The consequences of the catastrophic air pollution in India's capital loom large in Rahul Jain’s documentary 'Invisible Demons', which screened at the Cannes Film Festival this week. The talented director's earlier work Machines, released in 2016, explored Dickensian conditions in a Gujarati textile factory. And Invisible Demons tells the story of Delhi's air pollution through his lens, more so through the eyes of the underprivileged, for whom the climate emergency is overwhelmingly terrifying.
Spotboye.com spoke to the director about his documentary 'Invisible Demons', the impetus behind it, and climate change and the emergency that follows.
1) A cliched question. Your first documentary premiered at the MAMI Film Festival 2017 where it won the Silver Gateway Award. Your second has made its way to the Cannes. How are you feeling? Has the overwhelming emotion sunk in yet?
A: Even like while the world is falling down around you like a line of dominoes, you don't really realise it when you're editing, and when you are editing for a year or so you actually need to go on your own spiritual lockdown so and then at that point you have to kind of avoid and ignore everything you can, to focus, this process is called going into editing hole.
When the pandemic struck, we had just started editing, it was perfect for editing, it was great. I was lost to family members and friends and acquaintances and colleagues. So, in one way the pandemic didn't touch me and then I saw that so many filmmakers who work so hard on the work fronts, they stopped, they just froze. So, the film was finished five to six months ago. I was just thinking -- What do I do next? What do I do next? Where do I go? Where do I find myself?

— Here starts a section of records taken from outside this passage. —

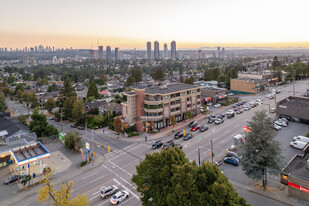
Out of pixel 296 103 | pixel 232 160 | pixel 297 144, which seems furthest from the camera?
pixel 296 103

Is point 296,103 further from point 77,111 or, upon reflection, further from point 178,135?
point 77,111

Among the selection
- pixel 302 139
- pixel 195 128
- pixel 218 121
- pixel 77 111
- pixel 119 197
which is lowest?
pixel 119 197

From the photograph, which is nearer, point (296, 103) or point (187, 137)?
point (187, 137)

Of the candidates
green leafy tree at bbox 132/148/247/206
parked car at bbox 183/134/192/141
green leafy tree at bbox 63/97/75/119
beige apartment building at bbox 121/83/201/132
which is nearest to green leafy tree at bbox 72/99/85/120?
green leafy tree at bbox 63/97/75/119

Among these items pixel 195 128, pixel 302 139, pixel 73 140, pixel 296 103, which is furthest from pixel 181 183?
pixel 296 103

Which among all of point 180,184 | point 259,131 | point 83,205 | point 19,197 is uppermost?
point 259,131

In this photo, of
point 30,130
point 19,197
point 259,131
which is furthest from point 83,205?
point 30,130

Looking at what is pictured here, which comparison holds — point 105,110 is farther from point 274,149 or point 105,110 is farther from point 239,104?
point 274,149

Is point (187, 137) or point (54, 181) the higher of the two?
point (187, 137)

And of course, I couldn’t find anything that I could work on, I had some projects I was working on for a while but I didn't pretty much like to make up my mind because everything is closed and I'm really an outdoors person. I don't really get particularly inspired from reading something or somebody else’s ideas, I need to go out and see the world to really be able to say something about it. So I've just been a bit down in the dumps a bit and I realised at some point the best way to deal with it is to just be around and in nature. There's just no other way or possibility. I have a partner I'm with in Germany and we were living in Berlin together and it's a beautiful city. I really like it when it's not a lockdown but right now in the lock down it is miserable.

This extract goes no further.